From the above it is very clear that the only element of the contract omitted was the price to be paid for threshing the grain, and it was not because the price had not been agreed upon, or because appellee would not agree with appellant in fixing the price to be paid, but by reason of the fact that appellant could make more by threshing wheat in Oklahoma, that he breached the contract he had made with appellee. Notwithstanding no reference to the price to be paid was made between the parties, the law by implication fixed the price to be what the work was then reasonably worth.

We appreciate the fact that we are, in a large measure, in a realm of speculation; do not know, and cannot know to a certainty, what, in fact, was the attitude of the minds of the parties further than as disclosed by the language employed; and whether or not the transaction produced the same conclusion in the minds of appellant and appellee must be determined from the purpose sought to be accomplished, the attitude of the parties, and the subject-matter of the contract, as revealed by its express terms. Even then the conclusion drawn will not necessarily be absolutely correct. However, as we view the terms of the contract as established by the evidence, it is probable that in this instance there is such a combination of known circumstances with known expressed agreements as above reviewed to show beyond question what should be supplied in order to give the contract, as in fact made, its proper legal effect. We understand that the law justifies the resort to such means rather than to destroy a contract because of some term omitted where from express terms, it is apparent that in the making of the contract the parties must have had in mind the inclusion of the omitted term, the implication following as a logical deduction to give effect to the express language employed.

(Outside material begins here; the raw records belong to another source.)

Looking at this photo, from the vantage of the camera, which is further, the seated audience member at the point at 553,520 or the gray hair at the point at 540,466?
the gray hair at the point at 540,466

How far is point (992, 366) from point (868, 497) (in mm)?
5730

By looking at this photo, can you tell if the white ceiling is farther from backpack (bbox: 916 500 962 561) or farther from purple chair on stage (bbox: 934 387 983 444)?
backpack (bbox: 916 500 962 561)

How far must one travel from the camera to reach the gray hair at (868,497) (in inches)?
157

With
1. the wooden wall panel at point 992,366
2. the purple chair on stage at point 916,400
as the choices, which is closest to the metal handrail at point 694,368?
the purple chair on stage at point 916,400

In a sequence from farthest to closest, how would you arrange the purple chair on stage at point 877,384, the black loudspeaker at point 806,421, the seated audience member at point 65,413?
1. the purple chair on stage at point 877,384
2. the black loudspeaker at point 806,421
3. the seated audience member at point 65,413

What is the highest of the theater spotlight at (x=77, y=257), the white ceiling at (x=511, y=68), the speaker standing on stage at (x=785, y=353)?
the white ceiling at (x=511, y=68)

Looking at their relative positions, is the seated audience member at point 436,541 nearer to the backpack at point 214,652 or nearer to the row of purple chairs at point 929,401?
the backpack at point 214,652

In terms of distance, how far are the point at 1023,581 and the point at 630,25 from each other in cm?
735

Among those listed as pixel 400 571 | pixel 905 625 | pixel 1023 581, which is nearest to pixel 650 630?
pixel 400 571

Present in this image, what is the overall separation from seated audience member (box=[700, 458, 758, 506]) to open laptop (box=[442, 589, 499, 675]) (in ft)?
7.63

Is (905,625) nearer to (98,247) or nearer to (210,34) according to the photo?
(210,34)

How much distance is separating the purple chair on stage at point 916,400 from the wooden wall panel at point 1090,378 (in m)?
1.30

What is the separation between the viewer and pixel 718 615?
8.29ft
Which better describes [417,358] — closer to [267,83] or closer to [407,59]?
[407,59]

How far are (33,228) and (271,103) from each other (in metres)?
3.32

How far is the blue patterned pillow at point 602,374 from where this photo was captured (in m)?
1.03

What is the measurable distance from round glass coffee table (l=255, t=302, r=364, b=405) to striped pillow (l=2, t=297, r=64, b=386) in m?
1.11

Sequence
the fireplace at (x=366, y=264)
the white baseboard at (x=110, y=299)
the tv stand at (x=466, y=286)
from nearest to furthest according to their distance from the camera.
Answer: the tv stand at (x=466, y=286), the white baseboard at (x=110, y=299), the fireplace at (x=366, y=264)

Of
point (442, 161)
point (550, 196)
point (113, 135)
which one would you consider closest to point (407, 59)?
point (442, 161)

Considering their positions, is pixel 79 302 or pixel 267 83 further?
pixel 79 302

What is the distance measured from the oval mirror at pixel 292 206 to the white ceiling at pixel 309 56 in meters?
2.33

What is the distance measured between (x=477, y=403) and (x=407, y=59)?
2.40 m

We think the following rule of law announced by the Supreme Court of Arkansas in the case of Bowser Co. v. Marks Co., 96 Ark. 113,131 S.W. 334, 32 L.R.A. (N. S.) 429, Ann.Cas. 1912B, 357, is a correct rule to be applied in disposing of this case:

"If the parties have agreed to all the other elements of the sale and have made no reference to the price, then the law will by implication fix the price, which will be what the article is then reasonably worth. A contract not only includes the things said or written, but also terms and matters which, though not actually expressed, are implied by law, and these are as binding as those terms actually written or spoken."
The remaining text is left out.